◆ Problem details
Look below for the line with "Sur l'Ile d'Hawaï, les" and the line with "Trainiert seit Anfang"; repeat exactly those two lines and all lines between them, but no pictures.

◆ Dataset

◇ ◇ ◇ ◇

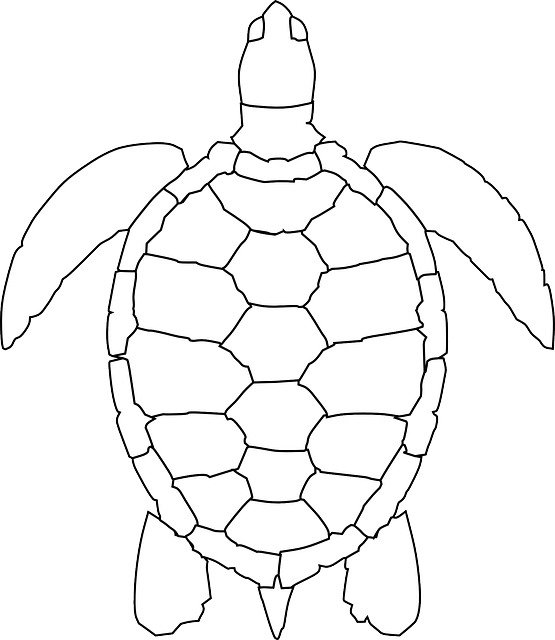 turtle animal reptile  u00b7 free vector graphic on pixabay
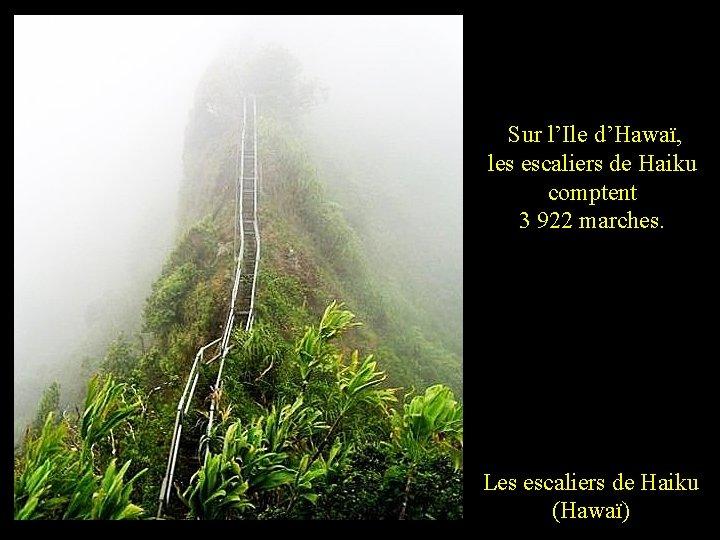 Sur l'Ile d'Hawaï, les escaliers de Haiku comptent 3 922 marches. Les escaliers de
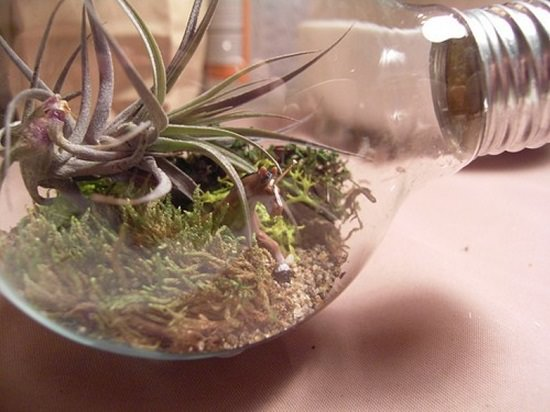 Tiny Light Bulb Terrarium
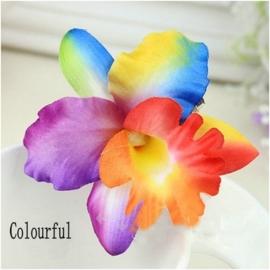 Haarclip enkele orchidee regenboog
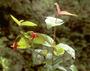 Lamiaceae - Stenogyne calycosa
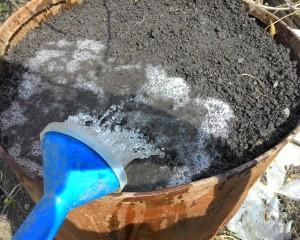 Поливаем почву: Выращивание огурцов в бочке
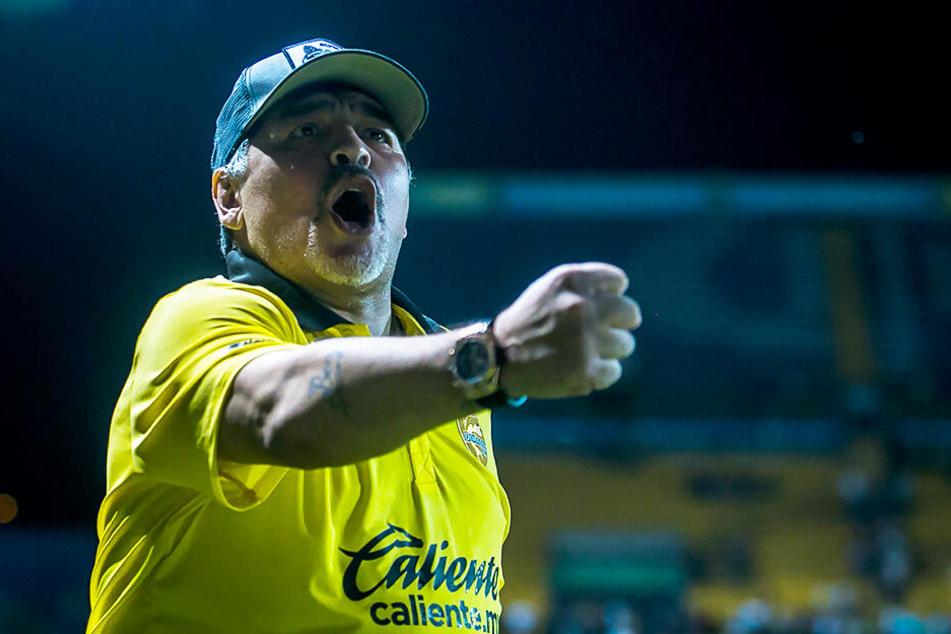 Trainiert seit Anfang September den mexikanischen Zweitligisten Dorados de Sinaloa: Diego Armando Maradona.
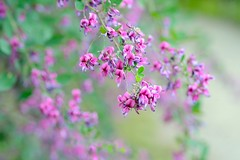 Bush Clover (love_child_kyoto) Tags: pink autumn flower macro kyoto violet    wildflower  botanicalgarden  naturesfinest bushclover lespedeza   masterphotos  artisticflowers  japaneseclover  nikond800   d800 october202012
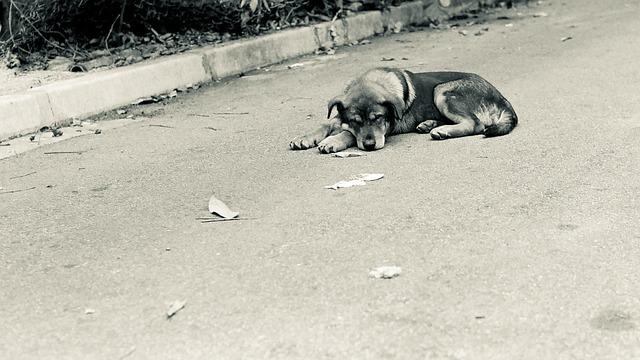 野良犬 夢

◇ ◇ ◇ ◇

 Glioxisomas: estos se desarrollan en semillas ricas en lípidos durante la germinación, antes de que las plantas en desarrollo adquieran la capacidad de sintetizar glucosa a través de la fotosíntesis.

◇ ◇ ◇ ◇

◆ Task response
 Sur l'Ile d'Hawaï, les escaliers de Haiku comptent 3 922 marches. Les escaliers de
 Tiny Light Bulb Terrarium
 Haarclip enkele orchidee regenboog
 Lamiaceae - Stenogyne calycosa
 Поливаем почву: Выращивание огурцов в бочке
 Trainiert seit Anfang September den mexikanischen Zweitligisten Dorados de Sinaloa: Diego Armando Maradona.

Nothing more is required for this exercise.